Monday, July 11 2005
The fun thing about working in patient transport is that you are in this big ol’ damn ambulance when you’re driving around. When Tragedy Strikes, vehicle-wise, you are in a fine position to do something about it, should you so choose. Actually, being a bambulance, you kinda-sorta-gotta.
Case in point. At this time of year the DC area is humid, hot, dank, sweaty… and prone to sudden thunderstorms. One struck Wednesday, causing torrential but brief downpours in the area. The plot thickens.
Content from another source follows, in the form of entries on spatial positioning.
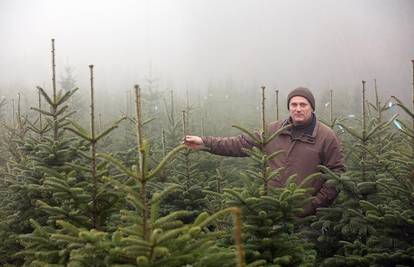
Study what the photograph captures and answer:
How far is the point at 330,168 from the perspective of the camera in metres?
5.22

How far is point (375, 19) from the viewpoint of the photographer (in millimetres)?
53156

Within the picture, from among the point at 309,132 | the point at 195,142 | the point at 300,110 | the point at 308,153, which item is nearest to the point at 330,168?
the point at 308,153

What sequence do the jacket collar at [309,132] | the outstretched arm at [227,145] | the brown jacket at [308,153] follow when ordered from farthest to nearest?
the outstretched arm at [227,145]
the jacket collar at [309,132]
the brown jacket at [308,153]

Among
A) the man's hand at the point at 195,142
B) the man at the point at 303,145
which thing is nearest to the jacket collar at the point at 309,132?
the man at the point at 303,145

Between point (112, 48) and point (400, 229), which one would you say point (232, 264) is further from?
point (112, 48)

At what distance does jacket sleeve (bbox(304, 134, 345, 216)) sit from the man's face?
46 cm

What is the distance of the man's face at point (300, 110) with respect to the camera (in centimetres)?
544

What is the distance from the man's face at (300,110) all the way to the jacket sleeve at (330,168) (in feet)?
1.52

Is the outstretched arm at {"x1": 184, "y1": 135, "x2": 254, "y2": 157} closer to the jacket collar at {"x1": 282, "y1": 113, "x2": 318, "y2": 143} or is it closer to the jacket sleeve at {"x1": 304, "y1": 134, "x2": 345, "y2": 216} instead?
the jacket collar at {"x1": 282, "y1": 113, "x2": 318, "y2": 143}

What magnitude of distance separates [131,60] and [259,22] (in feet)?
79.7

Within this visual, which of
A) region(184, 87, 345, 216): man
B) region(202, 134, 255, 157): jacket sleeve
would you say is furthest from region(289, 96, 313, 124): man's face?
region(202, 134, 255, 157): jacket sleeve

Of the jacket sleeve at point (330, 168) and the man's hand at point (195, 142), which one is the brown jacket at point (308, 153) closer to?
the jacket sleeve at point (330, 168)

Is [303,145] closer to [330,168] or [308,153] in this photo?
[308,153]

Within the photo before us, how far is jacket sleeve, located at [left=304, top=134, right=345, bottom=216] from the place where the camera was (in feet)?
16.4
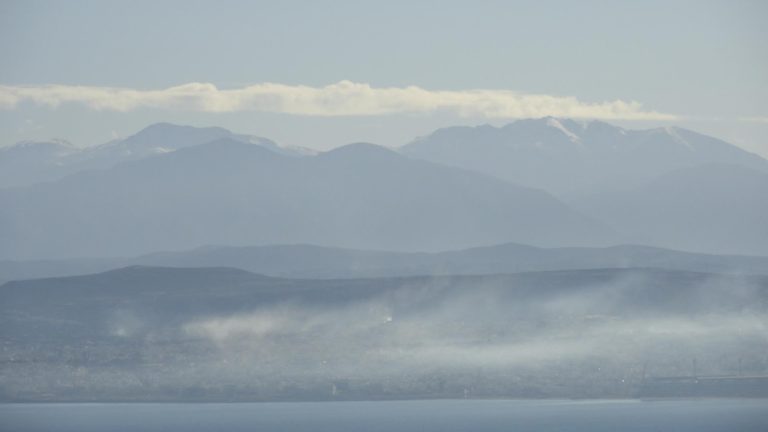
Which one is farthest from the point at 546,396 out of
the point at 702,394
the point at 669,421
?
the point at 669,421

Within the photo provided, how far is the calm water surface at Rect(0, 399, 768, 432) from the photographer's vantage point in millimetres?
157250

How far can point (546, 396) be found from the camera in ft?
625

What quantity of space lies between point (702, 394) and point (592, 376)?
1507 cm

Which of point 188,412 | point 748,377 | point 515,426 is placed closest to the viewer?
point 515,426

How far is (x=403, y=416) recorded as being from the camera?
170m

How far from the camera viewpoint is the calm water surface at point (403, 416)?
157m

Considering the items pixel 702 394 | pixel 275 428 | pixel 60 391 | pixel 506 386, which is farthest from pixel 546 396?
pixel 60 391

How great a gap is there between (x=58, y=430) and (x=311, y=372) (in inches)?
1806

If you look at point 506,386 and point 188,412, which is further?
point 506,386

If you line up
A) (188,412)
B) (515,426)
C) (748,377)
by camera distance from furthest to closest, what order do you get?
1. (748,377)
2. (188,412)
3. (515,426)

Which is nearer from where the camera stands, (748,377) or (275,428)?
(275,428)

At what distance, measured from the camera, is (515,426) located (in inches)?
6166

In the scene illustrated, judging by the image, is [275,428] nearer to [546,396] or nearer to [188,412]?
[188,412]

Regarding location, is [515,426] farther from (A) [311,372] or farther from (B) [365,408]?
(A) [311,372]
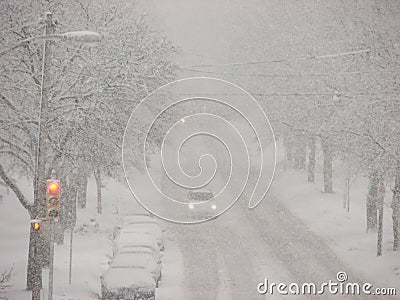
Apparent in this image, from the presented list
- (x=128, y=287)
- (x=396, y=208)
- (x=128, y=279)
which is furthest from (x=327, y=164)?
(x=128, y=287)

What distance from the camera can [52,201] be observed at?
509 inches

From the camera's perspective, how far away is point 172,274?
772 inches

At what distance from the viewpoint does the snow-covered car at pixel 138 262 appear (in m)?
16.5

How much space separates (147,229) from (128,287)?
6.95 metres

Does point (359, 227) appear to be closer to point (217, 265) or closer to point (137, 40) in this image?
point (217, 265)

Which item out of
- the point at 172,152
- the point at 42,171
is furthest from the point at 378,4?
the point at 172,152

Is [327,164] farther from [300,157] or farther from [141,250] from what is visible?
[141,250]

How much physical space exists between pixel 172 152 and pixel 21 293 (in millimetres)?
28989

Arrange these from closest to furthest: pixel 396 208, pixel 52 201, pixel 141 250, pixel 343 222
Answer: pixel 52 201 → pixel 141 250 → pixel 396 208 → pixel 343 222

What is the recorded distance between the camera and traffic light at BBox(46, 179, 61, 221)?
12852 millimetres

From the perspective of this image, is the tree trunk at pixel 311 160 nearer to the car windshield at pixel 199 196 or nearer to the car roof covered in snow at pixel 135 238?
the car windshield at pixel 199 196

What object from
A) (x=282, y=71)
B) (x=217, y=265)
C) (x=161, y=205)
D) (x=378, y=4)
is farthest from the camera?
(x=282, y=71)

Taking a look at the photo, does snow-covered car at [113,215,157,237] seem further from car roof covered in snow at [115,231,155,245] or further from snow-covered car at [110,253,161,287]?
snow-covered car at [110,253,161,287]

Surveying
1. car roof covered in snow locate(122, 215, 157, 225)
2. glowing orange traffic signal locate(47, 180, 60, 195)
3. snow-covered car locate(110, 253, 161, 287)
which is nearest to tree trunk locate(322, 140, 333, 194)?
car roof covered in snow locate(122, 215, 157, 225)
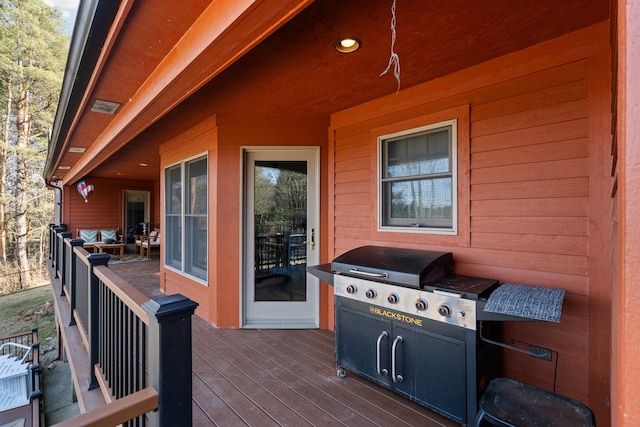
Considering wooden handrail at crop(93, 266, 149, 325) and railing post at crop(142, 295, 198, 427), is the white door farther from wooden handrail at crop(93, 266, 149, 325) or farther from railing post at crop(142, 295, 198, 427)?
railing post at crop(142, 295, 198, 427)

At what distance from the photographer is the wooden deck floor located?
6.55 ft

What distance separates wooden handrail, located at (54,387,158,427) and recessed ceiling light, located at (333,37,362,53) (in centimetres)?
212

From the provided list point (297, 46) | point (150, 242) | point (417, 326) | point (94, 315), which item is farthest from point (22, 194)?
point (417, 326)

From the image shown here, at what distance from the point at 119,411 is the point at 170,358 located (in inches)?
8.1

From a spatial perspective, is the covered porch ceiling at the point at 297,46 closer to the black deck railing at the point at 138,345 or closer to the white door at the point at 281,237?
the white door at the point at 281,237

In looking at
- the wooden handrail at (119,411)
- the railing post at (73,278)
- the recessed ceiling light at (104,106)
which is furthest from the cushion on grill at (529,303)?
the railing post at (73,278)

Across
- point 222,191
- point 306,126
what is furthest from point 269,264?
point 306,126

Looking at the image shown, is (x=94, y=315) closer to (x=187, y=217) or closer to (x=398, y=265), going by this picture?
(x=187, y=217)

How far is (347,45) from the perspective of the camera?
6.58 feet

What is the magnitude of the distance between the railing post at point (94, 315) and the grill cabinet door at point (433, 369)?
7.82ft

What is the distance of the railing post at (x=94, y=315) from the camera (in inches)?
95.4

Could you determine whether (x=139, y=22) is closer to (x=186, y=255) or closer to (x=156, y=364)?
(x=156, y=364)

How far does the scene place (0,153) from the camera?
1017 cm

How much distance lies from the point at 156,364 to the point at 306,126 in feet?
9.32
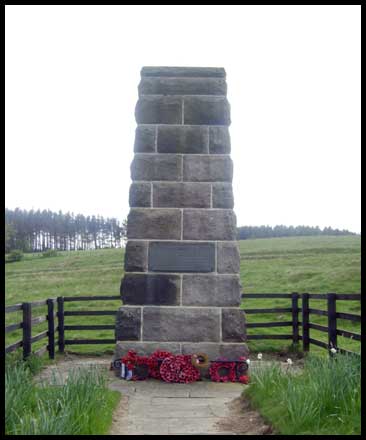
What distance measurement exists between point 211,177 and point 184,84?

On the Capital Beltway we happened upon a scene of Chaos and Trauma, to whit: Skid Marks leading to the side of the road; An Unhappy Vehicle, resting on it’s driver’s side door and facing against traffic; Four Fellows standing next to same.
DTs and his partner determined there were no EMS on scene, just yet. Flip on lights and pull onto shoulder.
Now, it turns out three of the fellows were facing a fourth. Naturally, (he says) one would anticipate that the fourth person was the Leader. As such, we address our questions to him.
“Hey, anybody hurt here?”
“Anybody still in the vehicle?”
“Any other vehicles involved?”
Oh dear. Okay, first things first.
“Everybody please, it’s still raining. Let’s get into the ambulance and wait for the police.”
And into the bambulance we go. And why not? Work ’em up. Were they wearing seat belts? Why yes, it turns out, all four of them were – in that pickup truck. Ooookay.
Suddenly two of our guests develop neck pain; another develops wrist pain; yet another finds he has back pain which shoots down his leg… ack! (Typical reaction: Fine during emergency, once relaxed find out something’s wrong – adrenaline is wonderful for what it does.) LET’S dial 911 again, shall we?
EMS Proper arrives; we turn into Fast Food Medics.
Take patient information. Do you have allergies with that? Have a collar. Put down backboard onto cot; place patient; a smear of spider straps; a soupcon of head block; a twist of tape and slide them out the end of the unit onto a County cot.
Fun! No one was seriously hurt, but due to mechanism of injury they all needed to be checked out, and well done on them to avoid the “patient refusal” syndrome.